Creating an effective screening process of AYA patients and potential CCTs was identified by both clinic types as critical to improving enrollment but emphasized differently. Low-enrolling clinics emphasized the need to streamline collaboration between departments/service lines, and high-enrolling clinics indicated the need for a list of available trials in both pediatrics and adult oncology. All clinics emphasized the benefits of using electronic medical record (EMR) systems or other technology to improve screening processes. Technology-enabled screening systems benefit from being easier to tailor to local institutions. For low-enrolling clinics, screening can be supplemented with feedback and auditing, which has been shown to improve other care delivery outcomes.[25-27]

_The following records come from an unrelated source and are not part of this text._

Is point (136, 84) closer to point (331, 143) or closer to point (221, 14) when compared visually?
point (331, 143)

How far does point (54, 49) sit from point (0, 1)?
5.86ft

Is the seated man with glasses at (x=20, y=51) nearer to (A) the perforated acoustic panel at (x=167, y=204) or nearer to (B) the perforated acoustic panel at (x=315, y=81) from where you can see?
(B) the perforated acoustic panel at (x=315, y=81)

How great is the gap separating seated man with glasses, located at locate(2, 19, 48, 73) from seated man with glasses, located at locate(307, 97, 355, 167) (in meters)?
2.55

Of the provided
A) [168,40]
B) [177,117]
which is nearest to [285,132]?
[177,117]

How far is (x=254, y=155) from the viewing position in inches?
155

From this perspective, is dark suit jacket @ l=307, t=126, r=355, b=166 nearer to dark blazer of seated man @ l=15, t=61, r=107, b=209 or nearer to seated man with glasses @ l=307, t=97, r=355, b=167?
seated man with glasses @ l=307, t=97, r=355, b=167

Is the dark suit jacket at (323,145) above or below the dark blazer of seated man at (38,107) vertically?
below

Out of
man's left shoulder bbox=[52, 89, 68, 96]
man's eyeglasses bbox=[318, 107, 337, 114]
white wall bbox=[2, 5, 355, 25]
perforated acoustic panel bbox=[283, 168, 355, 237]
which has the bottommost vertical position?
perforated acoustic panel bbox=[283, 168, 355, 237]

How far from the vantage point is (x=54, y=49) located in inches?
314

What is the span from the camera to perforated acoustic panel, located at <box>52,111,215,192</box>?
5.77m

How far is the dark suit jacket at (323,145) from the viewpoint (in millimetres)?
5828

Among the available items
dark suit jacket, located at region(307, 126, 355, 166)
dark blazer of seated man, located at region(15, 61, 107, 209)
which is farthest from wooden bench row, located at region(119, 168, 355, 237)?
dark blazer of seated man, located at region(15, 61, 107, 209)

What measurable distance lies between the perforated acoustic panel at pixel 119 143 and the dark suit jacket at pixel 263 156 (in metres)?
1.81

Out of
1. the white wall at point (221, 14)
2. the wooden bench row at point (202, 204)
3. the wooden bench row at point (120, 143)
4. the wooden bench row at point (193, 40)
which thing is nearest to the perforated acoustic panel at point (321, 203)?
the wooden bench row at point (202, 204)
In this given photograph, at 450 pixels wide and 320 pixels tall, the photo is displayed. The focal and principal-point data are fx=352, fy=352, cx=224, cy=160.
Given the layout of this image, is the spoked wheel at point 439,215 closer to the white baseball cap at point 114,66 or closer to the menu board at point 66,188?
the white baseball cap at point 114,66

Finally, improving communication with AYA patients about CCTs and helping them understand the process are critical targets. High-enrolling clinics discussed the need for rapport-building and supporting autonomy in AYAs. This approach aligns with developmental science as increasing autonomy is a critical milestone in this stage of life.[28] Low-enrolling clinics were more concerned about AYAs’ uncertainty of the CCT process. Providing patient-centered, developmentally appropriate information to AYAs about CCTs to supplement discussions with providers supports autonomy building and increases understanding without undermining the importance of patient-provider communication.[29,30] Finally, using digital communication, such as email and/or text messages, to communicate with AYAs about CCTs, both during and after recruitment, will likely improve enrollment and retention.[31]

There are limitations with our approach. We presented our results as percentages to overcome the lower number of stakeholders from low-enrolling clinics due to fewer navigators and patient advocates at these clinics. Therefore, barriers/facilitators in low-enrolling clinics may have been missed. However, we believe that the lower number of stakeholders recruited from low-enrolling clinics reflects the challenges faced in AYA enrollment. The lack of staff in certain key roles for CCT enrollment is likely contributing to these clinics’ low enrollment. Future research should focus on systematically studying the differing perspectives of stakeholders holding various roles in the CCT enrollment process to allow for comparison across roles. Despite this limitation, our study is the first to compare barriers/facilitators across high- and low-enrolling clinics. Second, due to our anonymous study design we cannot confirm if the lack of endorsement of a specific barrier/facilitator by a stakeholder meant it was not present or the accuracy of any reported barriers/facilitators. Third, although we included patient advocates, the lack of AYA patients’ perspectives likely led to some missed patient-level factors influencing CCT enrollment. Finally, our sample included diverse NCORP sites, but participation bias may have occurred.

Improving AYA CCT enrollment is a complex, multi-step process that will require novel approaches to developing and testing interventions. We believe our results suggest the importance of creating dynamic, tailorable intervention packages that include a core set of components, but provides additional optional components that clinics can elect to implement if it fits their current resources. This approach will allow diverse settings to improve AYA enrollment, addressing a critical need of this patient population.